The first clue that Frontier is trying to dumb down customer expectations instead of providing modern broadband speeds is that Philo doesn’t offer 4K quality video, which is the 2020 consumer video standard. Philo’s service is limited to 1950s standard definition (SD) and 1990s high definition (HD) video formats. Philo’s website provides a helpful guide to the bandwidth needed to watch those streams…
13 Mbps – Recommended for reliable HD streaming, even with multiple streams or other devices using the same network.
7 Mbps – Stream one HD video. If multiple devices are streaming or using the network at the same time, there may be buffering issues.
3 Mbps – Stream SD quality video.
Under 3 Mbps – Video quality is reduced. Philo may load slowly or rebuffer.
Frontier, like other Internet service providers, advertises its broadband speeds as “up to” a particular level. Netflix discounts advertised speeds when advising its customers. It recommends they subscribe to a service advertised at 25 Mbps download speeds in order to watch 4K video, which streams at 15 Mbps. Applying that Netflix discount to Philo’s recommendations for its lower quality service results in:
- 22 Mbps – multiple HD streams.
- 12 Mbps – single HD stream.
- 5 Mbps – SD stream.
- Less than 5 Mbps – SD streams will be slow and jerky.

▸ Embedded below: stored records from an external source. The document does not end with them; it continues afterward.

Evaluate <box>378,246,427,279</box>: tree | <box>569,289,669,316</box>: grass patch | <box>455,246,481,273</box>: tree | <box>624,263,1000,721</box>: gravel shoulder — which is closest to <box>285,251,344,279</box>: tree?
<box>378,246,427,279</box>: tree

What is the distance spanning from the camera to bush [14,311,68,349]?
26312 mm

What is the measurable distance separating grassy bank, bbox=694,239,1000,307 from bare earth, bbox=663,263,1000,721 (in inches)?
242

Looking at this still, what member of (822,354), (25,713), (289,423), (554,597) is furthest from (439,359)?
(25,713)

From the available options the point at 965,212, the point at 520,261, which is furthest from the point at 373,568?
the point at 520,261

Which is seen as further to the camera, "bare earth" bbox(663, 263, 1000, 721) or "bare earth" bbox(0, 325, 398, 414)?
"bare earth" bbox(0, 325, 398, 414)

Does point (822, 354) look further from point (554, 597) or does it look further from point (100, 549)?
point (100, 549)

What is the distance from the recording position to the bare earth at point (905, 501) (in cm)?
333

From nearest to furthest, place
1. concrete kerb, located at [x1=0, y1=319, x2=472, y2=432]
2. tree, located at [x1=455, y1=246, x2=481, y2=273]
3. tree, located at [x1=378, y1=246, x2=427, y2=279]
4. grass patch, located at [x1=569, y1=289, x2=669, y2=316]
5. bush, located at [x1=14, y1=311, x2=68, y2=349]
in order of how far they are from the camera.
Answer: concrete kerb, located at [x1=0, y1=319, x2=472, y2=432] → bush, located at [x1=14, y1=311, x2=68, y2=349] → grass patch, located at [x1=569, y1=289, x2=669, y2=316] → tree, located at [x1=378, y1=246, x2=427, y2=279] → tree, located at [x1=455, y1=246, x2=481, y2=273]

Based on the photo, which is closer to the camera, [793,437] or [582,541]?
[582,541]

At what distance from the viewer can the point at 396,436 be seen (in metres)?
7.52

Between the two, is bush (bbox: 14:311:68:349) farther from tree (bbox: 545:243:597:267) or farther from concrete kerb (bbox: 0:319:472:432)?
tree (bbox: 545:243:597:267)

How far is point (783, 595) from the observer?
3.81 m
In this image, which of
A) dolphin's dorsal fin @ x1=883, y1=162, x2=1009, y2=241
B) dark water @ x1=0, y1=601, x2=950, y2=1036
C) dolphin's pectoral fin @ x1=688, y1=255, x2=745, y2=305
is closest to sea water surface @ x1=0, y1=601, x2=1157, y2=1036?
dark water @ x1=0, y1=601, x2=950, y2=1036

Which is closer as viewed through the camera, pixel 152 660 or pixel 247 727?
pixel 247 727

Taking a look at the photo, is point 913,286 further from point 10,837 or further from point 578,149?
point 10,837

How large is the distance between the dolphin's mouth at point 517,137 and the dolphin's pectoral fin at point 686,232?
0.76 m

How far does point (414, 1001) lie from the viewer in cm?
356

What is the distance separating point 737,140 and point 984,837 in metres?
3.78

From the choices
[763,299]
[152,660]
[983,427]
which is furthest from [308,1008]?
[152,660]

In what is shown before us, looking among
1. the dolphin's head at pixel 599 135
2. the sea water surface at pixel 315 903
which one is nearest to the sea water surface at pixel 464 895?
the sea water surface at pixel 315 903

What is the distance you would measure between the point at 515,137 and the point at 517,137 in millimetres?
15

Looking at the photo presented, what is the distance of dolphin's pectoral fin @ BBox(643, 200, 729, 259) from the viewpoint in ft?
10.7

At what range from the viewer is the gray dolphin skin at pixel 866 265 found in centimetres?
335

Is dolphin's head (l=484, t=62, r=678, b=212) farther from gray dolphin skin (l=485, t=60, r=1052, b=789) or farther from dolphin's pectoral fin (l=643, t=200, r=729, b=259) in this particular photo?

Frontier reports it advertises either 1 Mbps, 6 Mbps, 12 Mbps or 25 Mbps download speeds to the 1.3 million housing units in California it serves with DSL-only broadband service. It also claims to provide fiber to the home (FTTH) service to 1.6 million Californian homes at 100 Mbps download speeds. And there’s a significant number of homes that are in Frontier’s telco monopoly territory that can’t get any kind of broadband service from Frontier. The analysis below just looks at the homes that can get Frontier service via DSL, but not FTTH:
Siskiyou and Tehama counties lose out completely on family style, high definition video viewing – 12 Mbps is the best it can deliver via DSL there. More than a quarter – 26% – of Frontier’s Tuolumne County DSL homes can’t watch Philo video at all or, if they can, it’s poorer quality than the original mass market television standard that was set more than 60 years ago.